# **DATA SCIENCE CYCLE PHASES:**
## The typical Data Science Cycle is divided into the following phases:
* ### PHASE 1: Problem Definition
* ### PHASE 2: Data Collection
* ### PHASE 3: Data Preparation
* ### PHASE 4: Data Exploration and Visualization
* ### PHASE 5: Feature Engineering and Preprocessing
* ### PHASE 6: Modeling
* ### PHASE 7: Model Evaluation
* ### PHASE 8: Deployment
* ### PHASE 9: Monitoring and Maintenance
* ### PHASE 10: Results Communication

 #########################################################################################################################

## PHASE 1: Problem Definition

**Description:** In this phase, the data scientist works closely with the stakeholders to understand the business problem and define the research question.

**Inputs:**

* Stakeholder requirements: This input consists of the business objectives, scope, constraints, and other requirements provided by the stakeholders.
* Domain knowledge: This input includes the knowledge of the industry, market trends, and other domain-specific information relevant to the problem.

**Outputs:**

* Research question: The output of this phase is a clear and specific research question that defines the problem statement, the data that will be collected, and the outcome that will be achieved.

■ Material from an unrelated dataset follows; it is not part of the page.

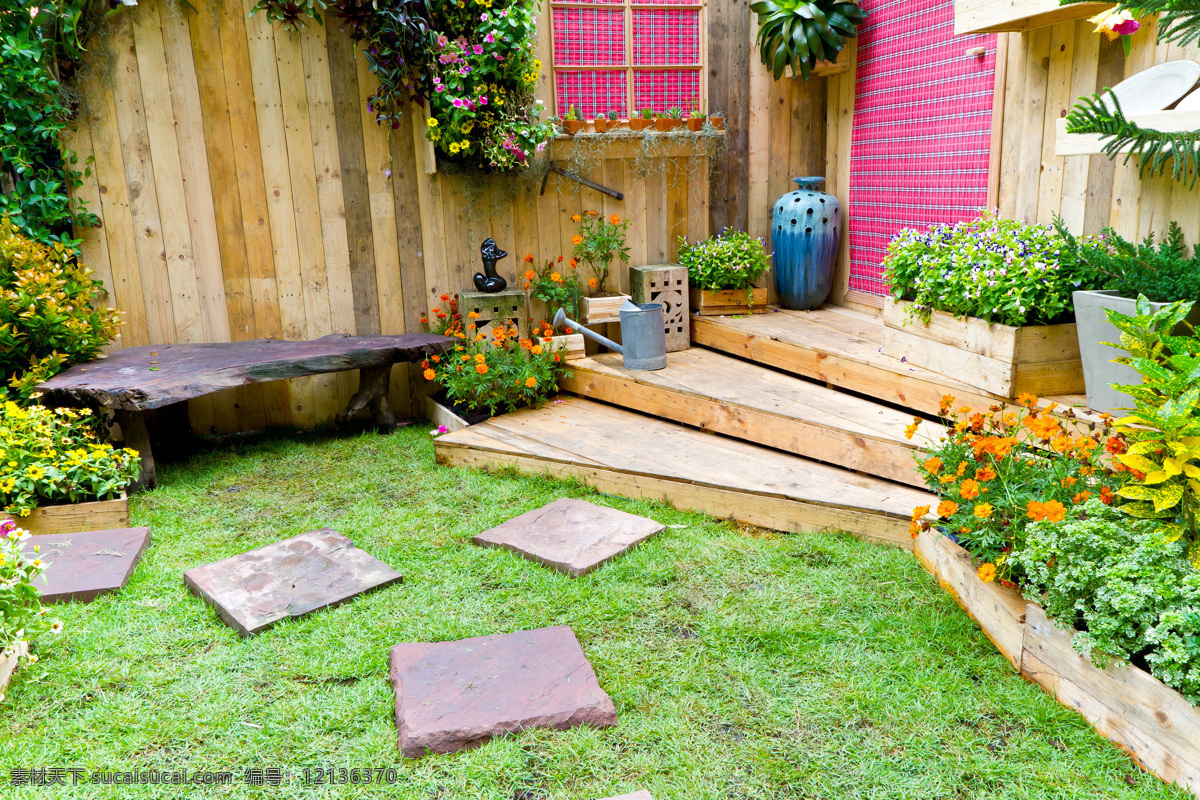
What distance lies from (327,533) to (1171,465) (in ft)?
7.59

 #########################################################################################################################
## PHASE 2: Data Collection

**Description:** In this phase, the data scientist collects the data required to answer the research question.

**Inputs:**

* Research question: This input defines the data that needs to be collected to answer the research question.
* Data sources: This input includes the sources from which the data will be collected, such as databases, APIs, files, or surveys.

**Outputs:**

* Raw data: The output of this phase is the raw data collected from the data sources.

 #########################################################################################################################
## PHASE 3: Data Preparation

**Description:** In this phase, the data scientist prepares the raw data for further analysis and modeling.

**Inputs:**

* Raw data: This input is the data collected in the previous phase.
* Data cleaning requirements: This input consists of the specific requirements for data cleaning, such as missing value imputation, outlier detection and removal, and data normalization.

**Outputs:**

* Cleaned data: The output of this phase is the cleaned data, ready for exploration and modeling.

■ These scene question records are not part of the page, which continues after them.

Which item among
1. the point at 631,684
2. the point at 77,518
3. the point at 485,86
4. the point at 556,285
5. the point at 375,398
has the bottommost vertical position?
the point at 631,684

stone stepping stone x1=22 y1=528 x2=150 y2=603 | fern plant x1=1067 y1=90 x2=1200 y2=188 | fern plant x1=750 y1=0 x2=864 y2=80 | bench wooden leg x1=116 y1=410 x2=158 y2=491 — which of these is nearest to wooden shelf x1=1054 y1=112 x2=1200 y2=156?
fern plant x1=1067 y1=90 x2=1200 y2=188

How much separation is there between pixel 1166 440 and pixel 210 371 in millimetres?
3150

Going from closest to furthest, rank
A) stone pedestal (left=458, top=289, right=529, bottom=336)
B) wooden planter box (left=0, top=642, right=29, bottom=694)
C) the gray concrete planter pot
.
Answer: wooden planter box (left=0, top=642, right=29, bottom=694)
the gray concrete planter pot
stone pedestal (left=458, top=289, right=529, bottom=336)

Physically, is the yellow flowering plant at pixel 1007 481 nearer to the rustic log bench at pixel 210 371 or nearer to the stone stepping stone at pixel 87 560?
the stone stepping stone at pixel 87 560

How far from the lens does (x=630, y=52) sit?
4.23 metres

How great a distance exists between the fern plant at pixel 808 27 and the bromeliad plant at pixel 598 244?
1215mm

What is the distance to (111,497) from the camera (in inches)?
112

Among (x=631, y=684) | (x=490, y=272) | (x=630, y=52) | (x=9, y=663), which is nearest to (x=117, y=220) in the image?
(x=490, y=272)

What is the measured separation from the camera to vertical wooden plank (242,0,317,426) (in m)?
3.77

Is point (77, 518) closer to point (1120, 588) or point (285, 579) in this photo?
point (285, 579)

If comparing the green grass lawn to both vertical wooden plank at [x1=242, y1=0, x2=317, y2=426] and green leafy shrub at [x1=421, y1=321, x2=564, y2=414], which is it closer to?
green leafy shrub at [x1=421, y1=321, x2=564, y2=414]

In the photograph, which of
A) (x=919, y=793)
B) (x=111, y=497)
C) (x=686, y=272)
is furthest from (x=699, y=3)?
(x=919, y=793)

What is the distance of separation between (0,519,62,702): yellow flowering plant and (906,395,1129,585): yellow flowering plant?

 #########################################################################################################################
## PHASE 4: Data Exploration and Visualization

**Description:** In this phase, the data scientist explores the cleaned data to gain a deeper understanding of the relationships between the variables and the characteristics of the data.

**Inputs:**

* Cleaned data: This input is the data prepared in the previous phase.

**Outputs:**

* Insights and visualizations: The outputs of this phase are the insights gained from exploring the data and the visualizations that illustrate the patterns and relationships in the data.

 #########################################################################################################################
## PHASE 5: Feature Engineering and Preprocessing

**Description:** In this phase, the data scientist creates new features from the existing data or preprocesses the data to make it suitable for modeling.

**Inputs:**

* Cleaned data: This input is the data prepared in the previous phase.

**Outputs:**

* Engineered or preprocessed data: The output of this phase is the data that has been transformed or engineered to make it suitable for modeling.

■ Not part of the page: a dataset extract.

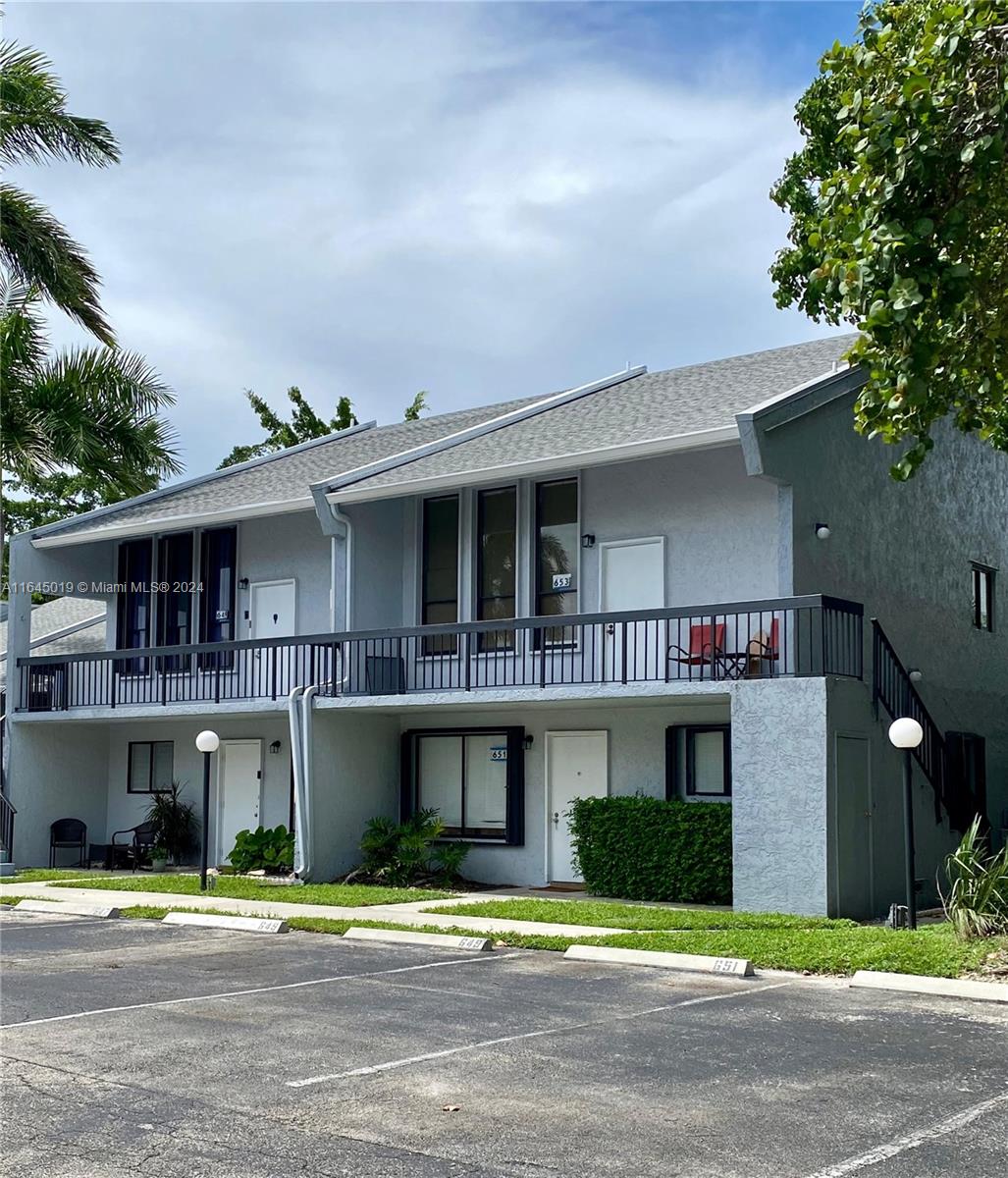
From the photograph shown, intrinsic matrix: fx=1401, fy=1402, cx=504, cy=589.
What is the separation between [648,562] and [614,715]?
230 centimetres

 #########################################################################################################################
## PHASE 6: Modeling

**Description:** In this phase, the data scientist selects a suitable model, trains it on the data, and tests its performance.

**Inputs:**

* Engineered or preprocessed data: This input is the data prepared in the previous phase.
* Model selection criteria: This input consists of the criteria used to select a suitable model, such as accuracy, interpretability, and scalability.

**Outputs:**

* Trained model: The output of this phase is the trained model that can be used to make predictions or generate insights.

 #########################################################################################################################
## PHASE 7: Model Evaluation

**Description:** In this phase, the data scientist evaluates the performance of the model and fine-tunes its parameters to improve its accuracy and robustness.

**Inputs:**

* Trained model: This input is the model trained in the previous phase.
    Evaluation criteria: This input consists of the criteria used to evaluate the performance of the model. Classification models use metrics such as: accuracy, precision, recall, F1 score and ROC-AUC. Regression models use metrics such as: mean squared error, mean absolute error, negative mean absolute error, negative mean absolute error, mean absolute percentile error, r2, explained variance score, etc.

**Outputs:**

* Improved model: The output of this phase is the model that has been fine-tuned to achieve better performance.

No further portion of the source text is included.